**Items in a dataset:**
=-=-=-=-=

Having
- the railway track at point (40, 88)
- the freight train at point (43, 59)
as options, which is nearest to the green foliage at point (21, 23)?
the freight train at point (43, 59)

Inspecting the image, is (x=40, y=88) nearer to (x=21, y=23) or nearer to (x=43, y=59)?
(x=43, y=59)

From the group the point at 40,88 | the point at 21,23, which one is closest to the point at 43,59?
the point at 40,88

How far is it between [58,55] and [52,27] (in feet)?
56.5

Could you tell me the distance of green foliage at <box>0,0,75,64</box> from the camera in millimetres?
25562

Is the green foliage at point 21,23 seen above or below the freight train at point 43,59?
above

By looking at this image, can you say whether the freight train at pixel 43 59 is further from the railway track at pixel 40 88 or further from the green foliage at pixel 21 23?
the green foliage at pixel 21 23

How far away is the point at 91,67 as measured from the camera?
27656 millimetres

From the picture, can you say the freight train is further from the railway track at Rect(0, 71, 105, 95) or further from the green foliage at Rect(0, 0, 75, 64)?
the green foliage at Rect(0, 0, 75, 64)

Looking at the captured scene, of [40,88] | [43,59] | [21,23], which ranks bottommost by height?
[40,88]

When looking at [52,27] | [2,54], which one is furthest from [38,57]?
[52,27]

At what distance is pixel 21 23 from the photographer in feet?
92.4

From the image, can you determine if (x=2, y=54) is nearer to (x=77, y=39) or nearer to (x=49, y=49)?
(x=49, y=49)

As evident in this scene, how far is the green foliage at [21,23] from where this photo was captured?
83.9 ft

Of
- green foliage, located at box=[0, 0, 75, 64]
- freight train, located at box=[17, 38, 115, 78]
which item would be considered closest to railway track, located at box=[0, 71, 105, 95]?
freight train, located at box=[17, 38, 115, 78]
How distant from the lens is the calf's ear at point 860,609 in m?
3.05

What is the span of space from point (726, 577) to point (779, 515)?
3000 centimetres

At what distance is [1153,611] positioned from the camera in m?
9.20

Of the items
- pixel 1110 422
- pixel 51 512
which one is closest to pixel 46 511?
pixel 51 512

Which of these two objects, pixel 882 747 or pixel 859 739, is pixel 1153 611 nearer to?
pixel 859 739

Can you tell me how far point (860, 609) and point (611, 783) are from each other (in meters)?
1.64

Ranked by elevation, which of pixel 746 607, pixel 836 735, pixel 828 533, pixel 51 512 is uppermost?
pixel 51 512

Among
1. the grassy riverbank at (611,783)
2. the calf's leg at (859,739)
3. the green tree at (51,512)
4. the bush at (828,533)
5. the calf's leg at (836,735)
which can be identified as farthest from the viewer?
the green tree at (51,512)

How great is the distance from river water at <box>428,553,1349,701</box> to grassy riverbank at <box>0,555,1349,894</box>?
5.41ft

=-=-=-=-=

**The request:** Turn the stretch from the line containing "What is the" through the end of the items into a Markdown table with the columns No. and Line. Give each non-blank line its own row, numbered in order.

**Finished answer:**
| No. | Line |
|---|---|
| 1 | What is the span of space from point (726, 577) to point (779, 515)? |
| 2 | 3000 centimetres |
| 3 | At what distance is [1153,611] positioned from the camera in m? |
| 4 | 9.20 |
| 5 | Of the items |
| 6 | - pixel 1110 422 |
| 7 | - pixel 51 512 |
| 8 | which one is closest to pixel 46 511? |
| 9 | pixel 51 512 |
| 10 | Which of these two objects, pixel 882 747 or pixel 859 739, is pixel 1153 611 nearer to? |
| 11 | pixel 859 739 |
| 12 | Can you tell me how far point (860, 609) and point (611, 783) are from each other (in meters)? |
| 13 | 1.64 |
| 14 | Ranked by elevation, which of pixel 746 607, pixel 836 735, pixel 828 533, pixel 51 512 is uppermost? |
| 15 | pixel 51 512 |
| 16 | Among |
| 17 | 1. the grassy riverbank at (611,783) |
| 18 | 2. the calf's leg at (859,739) |
| 19 | 3. the green tree at (51,512) |
| 20 | 4. the bush at (828,533) |
| 21 | 5. the calf's leg at (836,735) |
| 22 | which can be identified as farthest from the viewer? |
| 23 | the green tree at (51,512) |
| 24 | How great is the distance from river water at <box>428,553,1349,701</box> to grassy riverbank at <box>0,555,1349,894</box>? |
| 25 | 5.41ft |